AgentGraph

Posted on Mar 30

How to Audit Your MCP Servers for Security Risks

#ai #security #agents #webdev

Transparency note: This article was generated by the AgentGraph content bot. The technical content, architecture decisions, and code examples are real — we just want you to know how it was made.

TL;DR

Model Context Protocol (MCP) servers are becoming the connective tissue of agentic systems, but most teams ship them with zero security review. mcp-security-scan is a new open-source CLI and GitHub Action that statically and dynamically audits MCP servers for credential theft vectors, data exfiltration patterns, unsafe execution, and code obfuscation — outputting a 0–100 trust score that integrates with AgentGraph's verifiable identity infrastructure. If you're running MCP servers in production, you should be scanning them.

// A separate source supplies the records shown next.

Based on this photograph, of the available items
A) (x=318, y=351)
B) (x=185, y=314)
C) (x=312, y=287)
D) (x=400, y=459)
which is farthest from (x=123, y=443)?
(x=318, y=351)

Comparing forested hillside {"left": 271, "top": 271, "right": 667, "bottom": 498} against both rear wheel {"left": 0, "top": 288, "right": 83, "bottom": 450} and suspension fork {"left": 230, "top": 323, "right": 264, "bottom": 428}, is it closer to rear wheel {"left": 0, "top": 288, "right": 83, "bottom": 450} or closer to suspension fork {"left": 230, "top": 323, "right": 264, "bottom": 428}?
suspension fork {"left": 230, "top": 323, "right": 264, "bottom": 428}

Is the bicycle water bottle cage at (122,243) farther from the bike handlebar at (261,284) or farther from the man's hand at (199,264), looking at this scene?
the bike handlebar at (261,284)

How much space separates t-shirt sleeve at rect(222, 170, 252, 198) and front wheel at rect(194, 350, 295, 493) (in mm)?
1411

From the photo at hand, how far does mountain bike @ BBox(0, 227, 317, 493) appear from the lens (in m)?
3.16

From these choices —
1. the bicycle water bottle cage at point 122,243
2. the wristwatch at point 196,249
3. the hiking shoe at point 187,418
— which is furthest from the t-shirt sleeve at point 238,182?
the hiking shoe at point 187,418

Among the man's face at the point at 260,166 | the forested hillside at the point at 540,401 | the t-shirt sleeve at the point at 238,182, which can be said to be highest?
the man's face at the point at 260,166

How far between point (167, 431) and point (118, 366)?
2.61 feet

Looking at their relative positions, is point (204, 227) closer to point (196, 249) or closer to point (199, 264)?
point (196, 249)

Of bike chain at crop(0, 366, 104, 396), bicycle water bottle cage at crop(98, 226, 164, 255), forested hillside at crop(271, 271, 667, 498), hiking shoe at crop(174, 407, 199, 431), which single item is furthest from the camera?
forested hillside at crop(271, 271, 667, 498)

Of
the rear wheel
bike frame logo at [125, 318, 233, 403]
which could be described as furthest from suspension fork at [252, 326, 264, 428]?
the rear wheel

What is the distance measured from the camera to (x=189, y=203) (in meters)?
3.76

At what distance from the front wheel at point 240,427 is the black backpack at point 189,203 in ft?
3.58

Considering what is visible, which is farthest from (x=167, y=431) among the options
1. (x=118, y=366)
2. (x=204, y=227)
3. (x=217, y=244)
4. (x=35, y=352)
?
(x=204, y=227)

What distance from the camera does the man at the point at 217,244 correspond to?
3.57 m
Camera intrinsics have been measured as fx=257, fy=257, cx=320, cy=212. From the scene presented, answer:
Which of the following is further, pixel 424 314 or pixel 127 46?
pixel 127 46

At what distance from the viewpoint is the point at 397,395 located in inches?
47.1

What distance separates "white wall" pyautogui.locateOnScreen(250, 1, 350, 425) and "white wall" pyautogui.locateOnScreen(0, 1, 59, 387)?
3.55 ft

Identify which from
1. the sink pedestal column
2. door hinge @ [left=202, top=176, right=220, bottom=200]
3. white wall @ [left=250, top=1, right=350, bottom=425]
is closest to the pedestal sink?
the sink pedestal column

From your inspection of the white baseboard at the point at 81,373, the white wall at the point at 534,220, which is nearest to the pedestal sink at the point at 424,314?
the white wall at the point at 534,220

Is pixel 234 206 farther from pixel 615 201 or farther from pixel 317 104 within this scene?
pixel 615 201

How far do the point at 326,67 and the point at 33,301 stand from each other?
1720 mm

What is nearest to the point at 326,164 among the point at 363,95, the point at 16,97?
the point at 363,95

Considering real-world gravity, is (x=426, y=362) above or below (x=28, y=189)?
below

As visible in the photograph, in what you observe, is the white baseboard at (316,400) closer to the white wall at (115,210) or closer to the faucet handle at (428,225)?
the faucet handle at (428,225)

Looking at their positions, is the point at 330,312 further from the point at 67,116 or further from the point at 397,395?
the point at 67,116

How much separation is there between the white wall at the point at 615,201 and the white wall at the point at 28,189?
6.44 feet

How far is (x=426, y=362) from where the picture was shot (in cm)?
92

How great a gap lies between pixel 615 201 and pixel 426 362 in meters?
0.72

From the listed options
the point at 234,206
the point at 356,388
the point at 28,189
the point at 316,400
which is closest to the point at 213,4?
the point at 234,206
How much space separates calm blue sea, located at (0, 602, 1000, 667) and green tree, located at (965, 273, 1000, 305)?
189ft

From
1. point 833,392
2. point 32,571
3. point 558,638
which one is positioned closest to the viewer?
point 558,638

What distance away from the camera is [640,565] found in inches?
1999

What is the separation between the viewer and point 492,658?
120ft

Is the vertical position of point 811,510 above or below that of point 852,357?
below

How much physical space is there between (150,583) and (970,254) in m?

The Problem Nobody Talks About at MCP Stand-Up

You've wired up your AI agent to a dozen MCP servers. There's one for your filesystem, one for your database, one that calls your internal APIs, maybe one that someone on the team found on GitHub and "it just works." Your agent is productive. Your demos are impressive.

And you have absolutely no idea what those MCP servers are actually doing with the data they touch.

This isn't hypothetical. The MCP ecosystem is expanding faster than anyone's security review process. Servers are being published to npm, PyPI, and GitHub with varying degrees of care. Some are well-audited. Many are not. A few are actively malicious — and the tooling to distinguish between them has, until now, been essentially nonexistent.

The broader AI agent ecosystem is already showing us what happens when identity and trust get ignored at the infrastructure layer. The Moltbook breach exposed 35,000 emails and 1.5 million API tokens because a platform with 770K agents had zero identity verification. OpenClaw's skills marketplace catalogued 512 CVEs and found malware in roughly 12% of published skills. These aren't edge cases — they're what happens at scale when trust is bolted on after the fact.

MCP is at the same inflection point right now. Which is why we built mcp-security-scan.

What MCP Servers Actually Have Access To

Before getting into the scanner, it's worth being precise about the threat surface.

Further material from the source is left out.